My dear friend, I apologize if my capital letters and personal reference insinuated you were being rude regarding this pretty cool question. 8-) The gold nugget analogy was just meant to stimulate ideas about the scope of factors involved in determining our social-cosmic bearings and I think the last article I posted says it nearly as well as you that we simply don't really know squat, and that it is too early in the game to quantify. I simply think a hobby devoted to finding ET signals and observations would be a pretty bleak unless you stuck to exo-atmosphere study and such, you MIGHT find some pea-green soup.

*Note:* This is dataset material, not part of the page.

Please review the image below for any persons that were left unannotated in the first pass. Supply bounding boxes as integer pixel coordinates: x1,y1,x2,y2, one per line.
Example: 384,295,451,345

Knowing what we know, what can we rule out? Knowing what physics allows, what could we expect in the realm of normal things? Can we hear a light bulb 5 light years away? 50, 500, 5000, (5^(n!)!)? Knowing what we know, what could ET know about us? How far back in time do we want to search, because we don't see things as they are now. If intelligence tends to wipe itself out or hides how far away should we be looking based on the age of the universe and the window of time life usually last? Should we just set a telescope on a swivel and throw darts?
    
If someone could come up with a mod for SE showing a bubble of the window in which we might expect to find life in the present time, based on the Drake equation and how life is procedurally generated in the SE code, with each planet tagged in the smaller browser window to the right (F1??), it'd be really appreciated.